# [Goal 1]
Please list every username that appears as the author of a post in the forum thread about MyTana drain equipment, each name once.
# [Goal 2]
Write what comes next in the forum thread about MyTana drain equipment, starting after its final post.
# START OF Document
# Anyone used MyTana drain equipment?



## Pro Plumber (Jun 16, 2010)

I am thinking of purchasing a mytana leak water leak locator and some drain cleaning snake machines. If anyone has any positive or negative feed please do share.


----------



## Plumbergeek (Aug 16, 2010)

Pro Plumber said:


> I am thinking of purchasing a mytana leak water leak locator and some drain cleaning snake machines. If anyone has any positive or negative feed please do share.


I will sell you my Mytana leak detector kit for $500.00 without the locator of course. It's the same as in their catalog. I decided to sub out leak detection since I SUCK at it.
I like MyTana equipment though, I have the M30 jetter, Large & small color camera system. 
If your interested I will put some pics up for ya.:thumbsup:


----------



## Will (Jun 6, 2010)

Mytana makes good stuff. Pricey, but good quality. There not a huge outfit and haven't sold out like some of the other manufacturers have. I believe most of there stuff is still made in house at there factory in St. Paul, but I could be wrong on that.


----------



## justin (May 14, 2010)

mever used them but i get brochures from them. honestly , no offense but they look like walmart crap. may be good , but i use ridgid.


----------



## Plumbergeek (Aug 16, 2010)

justin said:


> mever used them but i get brochures from them. honestly , no offense but they look like walmart crap. may be good , but i use ridgid.


I can't comment on their sewer machines but, their jetter and cameras have made me lots of money without having to repair it constantly.


----------



## scplumbing (Feb 5, 2012)

I might be interested in your leak detection equipment. Could you post a pic.


----------



## Plumbergeek (Aug 16, 2010)

scplumbing said:


> I might be interested in your leak detection equipment. Could you post a pic.


Here it is, a little dirty from sitting in the basement. Everything is there and works.


----------



## Phat Cat (Apr 1, 2009)

We own two of their sewer cleaning cable machines. Never had to either serviced. We have no experience with any of the other machines, so cannot offer any comparison there.


----------



## Plumbergeek (Aug 16, 2010)

The MyTana leak detector has been sold to Pro Plumber.
Thanks!


----------



## scplumbing (Feb 5, 2012)

That's the Ld 30? You are asking 500.00? I'm very interested.


----------



## scplumbing (Feb 5, 2012)

I see its been sold. Sucks for me.


----------



## Epox (Sep 19, 2010)

I have an older version of the mytana m81. It's a work horse. Definitely not a toy. You'll wear out before it will.:laughing:


----------



## Plumbergeek (Aug 16, 2010)

scplumbing said:


> I see its been sold. Sucks for me.


Sorry.......


----------



## SewerRat (Feb 26, 2011)

I have a Mytana camera and have had good luck, also on some other industry forums there seems to be mostly positive reviews for their equipment. Some guys won't own any other brand of camera. Never used their drain machines but hope to own a big sled from them one day.
# END OF Document
# START OF Information given
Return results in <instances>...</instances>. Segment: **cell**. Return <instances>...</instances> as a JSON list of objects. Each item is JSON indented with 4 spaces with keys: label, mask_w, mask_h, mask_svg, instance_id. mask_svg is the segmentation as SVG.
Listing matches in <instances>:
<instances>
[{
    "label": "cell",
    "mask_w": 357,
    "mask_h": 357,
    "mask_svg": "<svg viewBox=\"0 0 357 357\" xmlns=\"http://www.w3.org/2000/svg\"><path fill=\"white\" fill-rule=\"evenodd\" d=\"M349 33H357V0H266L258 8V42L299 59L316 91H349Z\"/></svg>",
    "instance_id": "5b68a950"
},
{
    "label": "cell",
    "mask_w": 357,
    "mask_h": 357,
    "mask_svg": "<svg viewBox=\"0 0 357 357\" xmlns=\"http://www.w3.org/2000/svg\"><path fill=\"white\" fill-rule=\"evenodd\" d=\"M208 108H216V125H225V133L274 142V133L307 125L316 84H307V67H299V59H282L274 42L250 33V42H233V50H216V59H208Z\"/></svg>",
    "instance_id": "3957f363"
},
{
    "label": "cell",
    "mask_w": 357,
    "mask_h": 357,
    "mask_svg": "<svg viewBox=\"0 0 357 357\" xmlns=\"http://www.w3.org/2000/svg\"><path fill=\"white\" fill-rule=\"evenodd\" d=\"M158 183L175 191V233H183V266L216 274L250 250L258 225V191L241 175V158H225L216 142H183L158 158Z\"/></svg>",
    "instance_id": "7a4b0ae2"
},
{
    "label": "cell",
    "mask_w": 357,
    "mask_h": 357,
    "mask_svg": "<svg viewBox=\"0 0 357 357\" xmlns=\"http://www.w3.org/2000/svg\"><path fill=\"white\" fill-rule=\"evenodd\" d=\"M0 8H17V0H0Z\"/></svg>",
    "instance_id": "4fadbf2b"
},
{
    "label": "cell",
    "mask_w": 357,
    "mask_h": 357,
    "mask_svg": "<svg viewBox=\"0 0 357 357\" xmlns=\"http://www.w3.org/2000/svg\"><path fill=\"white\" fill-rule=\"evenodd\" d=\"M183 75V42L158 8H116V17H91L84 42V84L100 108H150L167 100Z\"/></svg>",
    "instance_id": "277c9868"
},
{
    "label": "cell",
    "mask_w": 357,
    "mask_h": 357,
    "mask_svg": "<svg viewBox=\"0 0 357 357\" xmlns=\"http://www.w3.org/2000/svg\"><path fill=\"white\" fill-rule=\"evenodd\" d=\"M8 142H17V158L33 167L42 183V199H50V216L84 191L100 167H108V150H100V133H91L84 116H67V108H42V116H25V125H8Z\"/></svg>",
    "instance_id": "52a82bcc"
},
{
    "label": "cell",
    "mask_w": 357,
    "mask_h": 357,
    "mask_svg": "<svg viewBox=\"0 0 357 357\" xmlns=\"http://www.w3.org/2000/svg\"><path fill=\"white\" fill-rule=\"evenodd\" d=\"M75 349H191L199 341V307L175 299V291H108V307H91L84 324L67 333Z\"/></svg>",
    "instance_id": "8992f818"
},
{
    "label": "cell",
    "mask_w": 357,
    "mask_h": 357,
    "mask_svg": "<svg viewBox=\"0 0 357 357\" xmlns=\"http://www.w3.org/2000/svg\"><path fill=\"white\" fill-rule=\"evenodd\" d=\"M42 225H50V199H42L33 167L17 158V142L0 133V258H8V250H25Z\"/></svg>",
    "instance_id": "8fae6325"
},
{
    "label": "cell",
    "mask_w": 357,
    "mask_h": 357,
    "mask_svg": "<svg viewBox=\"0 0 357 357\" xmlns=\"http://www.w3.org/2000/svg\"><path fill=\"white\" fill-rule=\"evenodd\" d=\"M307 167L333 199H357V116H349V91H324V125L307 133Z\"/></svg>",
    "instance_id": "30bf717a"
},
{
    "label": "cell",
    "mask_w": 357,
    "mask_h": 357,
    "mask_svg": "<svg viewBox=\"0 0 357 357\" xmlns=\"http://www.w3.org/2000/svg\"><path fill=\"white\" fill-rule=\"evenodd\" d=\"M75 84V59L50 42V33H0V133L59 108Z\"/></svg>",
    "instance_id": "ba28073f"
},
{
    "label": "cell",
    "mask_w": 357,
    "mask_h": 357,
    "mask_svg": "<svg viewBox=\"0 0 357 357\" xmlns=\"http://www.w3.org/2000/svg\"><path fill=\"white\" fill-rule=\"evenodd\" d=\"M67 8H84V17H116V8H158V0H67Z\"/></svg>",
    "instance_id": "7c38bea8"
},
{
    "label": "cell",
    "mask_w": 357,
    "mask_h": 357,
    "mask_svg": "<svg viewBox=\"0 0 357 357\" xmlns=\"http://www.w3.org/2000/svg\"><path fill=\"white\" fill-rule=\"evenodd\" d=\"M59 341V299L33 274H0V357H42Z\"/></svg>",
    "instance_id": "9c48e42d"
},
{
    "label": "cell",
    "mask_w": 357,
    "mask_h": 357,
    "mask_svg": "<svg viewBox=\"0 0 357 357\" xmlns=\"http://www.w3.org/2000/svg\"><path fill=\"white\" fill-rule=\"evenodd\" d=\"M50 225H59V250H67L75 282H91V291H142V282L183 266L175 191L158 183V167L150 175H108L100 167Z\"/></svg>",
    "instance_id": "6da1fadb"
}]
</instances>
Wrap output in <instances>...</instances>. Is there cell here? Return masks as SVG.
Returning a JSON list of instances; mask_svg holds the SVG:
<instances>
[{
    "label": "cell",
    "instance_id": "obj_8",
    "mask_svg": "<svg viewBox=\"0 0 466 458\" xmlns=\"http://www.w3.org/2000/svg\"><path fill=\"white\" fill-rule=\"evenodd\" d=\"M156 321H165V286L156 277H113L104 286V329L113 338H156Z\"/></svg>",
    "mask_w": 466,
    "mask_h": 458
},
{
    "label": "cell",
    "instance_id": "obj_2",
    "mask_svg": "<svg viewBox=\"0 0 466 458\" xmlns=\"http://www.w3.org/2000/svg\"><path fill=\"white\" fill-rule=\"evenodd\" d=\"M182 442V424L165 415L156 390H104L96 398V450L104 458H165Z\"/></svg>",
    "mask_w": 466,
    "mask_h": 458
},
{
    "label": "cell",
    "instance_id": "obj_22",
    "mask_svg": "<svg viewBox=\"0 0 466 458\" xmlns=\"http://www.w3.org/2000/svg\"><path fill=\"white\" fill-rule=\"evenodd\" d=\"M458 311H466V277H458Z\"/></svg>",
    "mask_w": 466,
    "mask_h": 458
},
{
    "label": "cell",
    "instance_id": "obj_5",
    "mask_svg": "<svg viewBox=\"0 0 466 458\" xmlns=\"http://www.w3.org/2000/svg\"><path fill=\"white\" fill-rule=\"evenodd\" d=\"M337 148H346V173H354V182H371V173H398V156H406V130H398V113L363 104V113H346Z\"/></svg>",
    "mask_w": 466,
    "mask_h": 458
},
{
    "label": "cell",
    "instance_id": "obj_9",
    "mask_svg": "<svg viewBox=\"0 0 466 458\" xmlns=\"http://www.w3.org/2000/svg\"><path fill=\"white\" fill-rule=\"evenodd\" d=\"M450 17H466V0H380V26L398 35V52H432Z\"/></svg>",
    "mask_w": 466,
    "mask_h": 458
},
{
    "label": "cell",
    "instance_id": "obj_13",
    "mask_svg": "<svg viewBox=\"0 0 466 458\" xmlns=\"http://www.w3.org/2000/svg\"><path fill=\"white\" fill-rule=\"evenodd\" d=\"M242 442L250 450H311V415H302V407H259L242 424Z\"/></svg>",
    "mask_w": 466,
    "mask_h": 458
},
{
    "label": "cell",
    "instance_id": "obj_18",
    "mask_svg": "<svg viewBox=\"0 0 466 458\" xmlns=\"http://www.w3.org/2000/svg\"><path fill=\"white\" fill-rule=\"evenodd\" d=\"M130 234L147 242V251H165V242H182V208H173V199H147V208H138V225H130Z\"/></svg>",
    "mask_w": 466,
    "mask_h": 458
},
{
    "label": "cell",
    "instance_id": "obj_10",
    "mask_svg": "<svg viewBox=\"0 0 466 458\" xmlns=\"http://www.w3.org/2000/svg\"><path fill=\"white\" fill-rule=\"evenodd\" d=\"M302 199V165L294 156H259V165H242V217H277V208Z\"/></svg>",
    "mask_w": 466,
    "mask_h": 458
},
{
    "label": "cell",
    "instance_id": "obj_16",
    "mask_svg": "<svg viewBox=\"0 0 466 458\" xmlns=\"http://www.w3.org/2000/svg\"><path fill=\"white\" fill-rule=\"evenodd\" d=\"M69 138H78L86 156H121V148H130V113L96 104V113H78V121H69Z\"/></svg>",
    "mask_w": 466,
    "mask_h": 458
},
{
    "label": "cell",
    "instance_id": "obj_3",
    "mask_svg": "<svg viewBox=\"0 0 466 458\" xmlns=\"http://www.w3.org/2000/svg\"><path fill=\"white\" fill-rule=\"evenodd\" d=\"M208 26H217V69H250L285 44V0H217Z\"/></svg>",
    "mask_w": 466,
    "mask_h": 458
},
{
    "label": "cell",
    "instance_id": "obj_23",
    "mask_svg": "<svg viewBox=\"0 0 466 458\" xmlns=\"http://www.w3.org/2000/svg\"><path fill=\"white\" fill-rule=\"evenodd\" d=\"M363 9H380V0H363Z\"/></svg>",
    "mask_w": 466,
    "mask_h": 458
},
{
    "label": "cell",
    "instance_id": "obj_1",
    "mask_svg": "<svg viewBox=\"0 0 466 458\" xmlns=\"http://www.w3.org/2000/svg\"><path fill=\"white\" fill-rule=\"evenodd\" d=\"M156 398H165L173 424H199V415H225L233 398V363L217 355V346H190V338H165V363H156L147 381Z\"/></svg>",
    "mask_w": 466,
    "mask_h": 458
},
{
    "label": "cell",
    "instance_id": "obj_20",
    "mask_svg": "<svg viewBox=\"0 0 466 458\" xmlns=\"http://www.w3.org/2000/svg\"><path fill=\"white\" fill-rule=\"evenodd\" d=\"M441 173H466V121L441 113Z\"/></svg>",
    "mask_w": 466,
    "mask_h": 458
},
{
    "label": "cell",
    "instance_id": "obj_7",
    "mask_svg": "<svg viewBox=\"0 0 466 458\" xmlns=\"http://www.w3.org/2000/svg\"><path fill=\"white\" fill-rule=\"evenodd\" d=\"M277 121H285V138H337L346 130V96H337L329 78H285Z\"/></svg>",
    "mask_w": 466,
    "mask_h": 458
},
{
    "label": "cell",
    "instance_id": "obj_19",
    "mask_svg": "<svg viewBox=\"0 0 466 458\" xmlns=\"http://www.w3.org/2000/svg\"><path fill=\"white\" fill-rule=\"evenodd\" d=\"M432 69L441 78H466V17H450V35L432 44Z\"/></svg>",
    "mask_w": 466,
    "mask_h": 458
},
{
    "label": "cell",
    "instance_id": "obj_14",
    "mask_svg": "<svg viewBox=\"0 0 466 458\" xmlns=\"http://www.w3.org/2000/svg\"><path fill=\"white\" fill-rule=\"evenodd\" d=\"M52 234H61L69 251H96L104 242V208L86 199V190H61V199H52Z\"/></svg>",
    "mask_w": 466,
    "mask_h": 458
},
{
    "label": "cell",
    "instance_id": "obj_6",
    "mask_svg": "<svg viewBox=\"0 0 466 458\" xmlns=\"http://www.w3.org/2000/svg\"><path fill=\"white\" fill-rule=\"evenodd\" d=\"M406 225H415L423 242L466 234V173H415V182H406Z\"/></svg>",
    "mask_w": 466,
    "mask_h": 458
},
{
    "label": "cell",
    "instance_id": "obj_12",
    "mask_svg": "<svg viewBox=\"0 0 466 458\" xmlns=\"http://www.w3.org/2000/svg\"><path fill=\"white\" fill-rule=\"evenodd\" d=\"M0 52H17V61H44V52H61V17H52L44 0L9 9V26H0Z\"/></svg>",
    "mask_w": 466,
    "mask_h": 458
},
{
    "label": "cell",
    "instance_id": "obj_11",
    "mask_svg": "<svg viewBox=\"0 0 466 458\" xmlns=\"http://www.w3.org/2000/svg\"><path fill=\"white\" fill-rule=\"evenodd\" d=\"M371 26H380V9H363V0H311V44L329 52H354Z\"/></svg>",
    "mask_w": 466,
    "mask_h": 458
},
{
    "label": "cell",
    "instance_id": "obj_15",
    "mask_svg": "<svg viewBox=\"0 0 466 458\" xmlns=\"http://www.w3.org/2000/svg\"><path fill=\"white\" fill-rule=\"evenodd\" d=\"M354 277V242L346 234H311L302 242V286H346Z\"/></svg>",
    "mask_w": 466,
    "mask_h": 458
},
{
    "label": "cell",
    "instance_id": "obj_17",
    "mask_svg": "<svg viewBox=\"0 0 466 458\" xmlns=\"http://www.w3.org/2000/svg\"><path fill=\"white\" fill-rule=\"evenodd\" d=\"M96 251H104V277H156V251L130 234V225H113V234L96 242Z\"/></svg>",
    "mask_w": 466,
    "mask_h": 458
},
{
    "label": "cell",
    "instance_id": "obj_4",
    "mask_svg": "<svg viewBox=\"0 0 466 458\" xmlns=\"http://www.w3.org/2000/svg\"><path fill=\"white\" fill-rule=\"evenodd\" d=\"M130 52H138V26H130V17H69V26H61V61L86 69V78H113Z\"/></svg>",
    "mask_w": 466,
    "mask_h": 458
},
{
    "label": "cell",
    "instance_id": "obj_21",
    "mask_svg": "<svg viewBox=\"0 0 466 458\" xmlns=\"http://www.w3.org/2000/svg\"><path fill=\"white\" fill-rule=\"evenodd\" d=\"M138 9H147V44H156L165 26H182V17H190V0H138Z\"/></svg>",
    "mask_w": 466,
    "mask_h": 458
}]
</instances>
# END OF Information given
# [Right answer 1]
Pro Plumber, Plumbergeek, Will, justin, scplumbing, Phat Cat, Epox, SewerRat

# [Right answer 2]
----------



## scplumbing (Feb 5, 2012)

I use Gorlitz drain cleaning machines. I do residential service and repair in so cal. And can clear mains through roof vents by leaving machine on the ground and can run the machine with the foot pedal on the roof. I've never used Mytana but when I saw the leak detection I Googled it, it looked similar to the goldak I'm used to and was a killer price.


----------



## MikeS (Oct 3, 2011)

We use Mytana at my current company. The 3/8 machine, http://www.mytana.com/products/cart.php?m=product_detail&pc=3&c=3&p=8 is what I have. I don't care for it. Gorlitz is WAY better, and here is why. Gorlitz has a drum, so you can take it indoors without flinging crap everywhere. Gorlitz weighs less. Gorlitz has a real electrical foot pedal, not the air switch. I kid you not, I've had those air switches get a hole and have yanked em off and stuck the damn hose in my mouth to finish the job. (Blow, then put your tongue on the end). Nasty, I know, but, you will never have to do that with a Gorlitz. 

http://www.gorlitz.com/pc_combined_...4B1A5A&pc_id=E9CF2CB5F42C4B8CB369C8FD1B4B1A5A

I do miss the Gorlitz machines. I will tell you though the drums on the Gorlitz do rot out after time. But you can have a couple spools ready to go and change them pretty quick. 
I get the job done with the Mytana, but, Gorlitz is way better in my opinion.

As for a locator, the Mytana is AWESOME! I've nailed the last three or four sewer jobs within inches! The last place I worked had Geneyes, they would get me within a couple feet. And I know its not me, because the first time I used the Mytana locator, there was no doubt at all. 

The Mytana cameras we have, we have two, are ok. Ours do not measure, miss that feature. Other than that, good picture. 

I recommend the Mytana Cameras and locator, but, check out Gorlitz for the drain cleaners, they really are superior, in my opinion.


----------



## scplumbing (Feb 5, 2012)

I have the Gorlitz GO 62A with 100 feet of 11/16 cable on the machine and a second drum with the same. It's open drum and I have a splash guard, if I need it. I also have the combination machine, don't know the number. 3/8 x 90 and 1/4 x 50 feet, closed drums. I rarely use the 1/4". I bought a 45.00 hand crank ridgid 1/4" x 25' snake that the crank comes off for a drill. A cordless works great and its got a feeder/retriever on it. It's great for tubs, showers, lavs and stand pipes.


----------



## MikeS (Oct 3, 2011)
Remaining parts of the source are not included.